However, Global News recently uncovered that the Canadian Border Services Agency (CBSA) “cancels arrest warrants for failed refugee claimants and other people wanted for removal who it cannot find, even in cases where it is not clear whether a person has left Canada.”

According to Global News, the CBSA often cancels an outstanding warrant for someone who has violated immigration laws after the CBSA loses track of that person’s whereabouts. Furthermore, the CBSA is unable to perfectly track whether someone who has violated immigration law has indeed left the country, as they only have access to information on people who have left by ground routes and not by air.

Former border agent and professor at Mount Royal University Kelly Sundberg says that border agents have been cancelling such warrants for people facing deportation for over a decade, well before the CBSA was created in 2003.

“It’s crazy,” Sundberg said. “There’s no way we should have been doing it this way.”

Sundberg says this was common if the person had not committed a crime while in Canada, with border agents only actively going after those whose whereabouts are known and who have broken some other law.

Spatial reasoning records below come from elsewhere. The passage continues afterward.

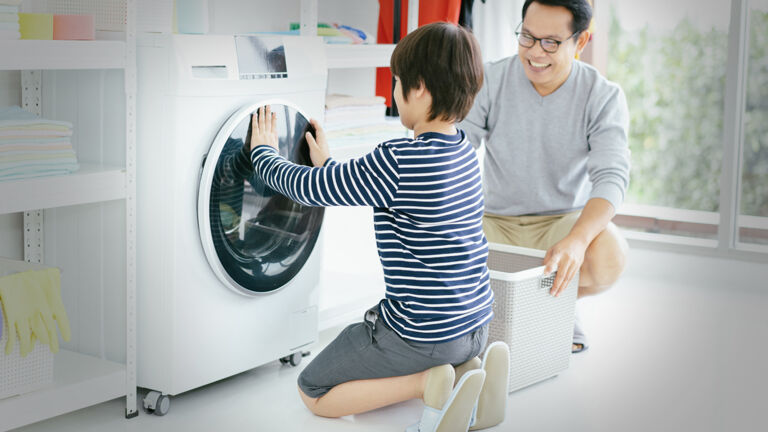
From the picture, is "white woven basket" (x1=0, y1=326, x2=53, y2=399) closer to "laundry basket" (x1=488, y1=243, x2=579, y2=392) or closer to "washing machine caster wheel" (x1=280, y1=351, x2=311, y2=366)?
"washing machine caster wheel" (x1=280, y1=351, x2=311, y2=366)

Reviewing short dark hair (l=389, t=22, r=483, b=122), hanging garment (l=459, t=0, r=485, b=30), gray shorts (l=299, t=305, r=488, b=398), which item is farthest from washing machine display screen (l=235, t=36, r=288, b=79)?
hanging garment (l=459, t=0, r=485, b=30)

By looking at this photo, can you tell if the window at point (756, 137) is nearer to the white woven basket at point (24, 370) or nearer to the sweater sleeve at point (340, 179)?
the sweater sleeve at point (340, 179)

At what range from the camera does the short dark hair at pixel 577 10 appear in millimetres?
2645

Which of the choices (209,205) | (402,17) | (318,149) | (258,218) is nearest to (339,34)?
(402,17)

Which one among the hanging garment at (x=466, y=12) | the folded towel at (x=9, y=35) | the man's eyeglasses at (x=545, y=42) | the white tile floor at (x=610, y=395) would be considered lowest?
the white tile floor at (x=610, y=395)

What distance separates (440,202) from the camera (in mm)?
2025

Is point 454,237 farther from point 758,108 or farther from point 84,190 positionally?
point 758,108

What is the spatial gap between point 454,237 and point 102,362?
981 millimetres

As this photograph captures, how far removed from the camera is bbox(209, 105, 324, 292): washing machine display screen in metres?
2.25

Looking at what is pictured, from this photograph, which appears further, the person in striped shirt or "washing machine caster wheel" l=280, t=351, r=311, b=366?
"washing machine caster wheel" l=280, t=351, r=311, b=366

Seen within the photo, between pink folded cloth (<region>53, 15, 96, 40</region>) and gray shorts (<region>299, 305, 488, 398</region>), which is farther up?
pink folded cloth (<region>53, 15, 96, 40</region>)

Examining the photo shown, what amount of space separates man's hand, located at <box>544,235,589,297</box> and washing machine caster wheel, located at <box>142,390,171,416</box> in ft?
3.53

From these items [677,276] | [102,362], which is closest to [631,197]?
[677,276]

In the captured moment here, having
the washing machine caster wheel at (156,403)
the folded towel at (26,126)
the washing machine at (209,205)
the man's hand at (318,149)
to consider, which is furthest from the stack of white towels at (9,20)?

According to Global News, the CBSA considers how long “someone has been wanted in Canada without being detected, plus the age of the wanted individual.” If a person has evaded detection for over 10 years and have not committed any other crime, it’s normal for their warrant to be cancelled.

“In limited circumstances, an immigration warrant may be cancelled even if it cannot be confirmed that an individual has left Canada,” said CBSA spokesperson Rebecca Purdy.

“CBSA officers must exercise due diligence in exhausting all leads to locate an individual before a warrant can be cancelled.”

Since this revelation, Andrew Scheer and the Conservatives have came out strongly against the practice, saying that, if elected, they will put a stop to the cancellation of outstanding warrants.

“We believe that when someone has been ordered deported, that should be carried out,” Scheer stated Friday.

“Cancelling warrants for those ordered deported is unacceptable and a Conservative government will fix this broken process,” added Conservative Party spokesperson Simon Jefferies.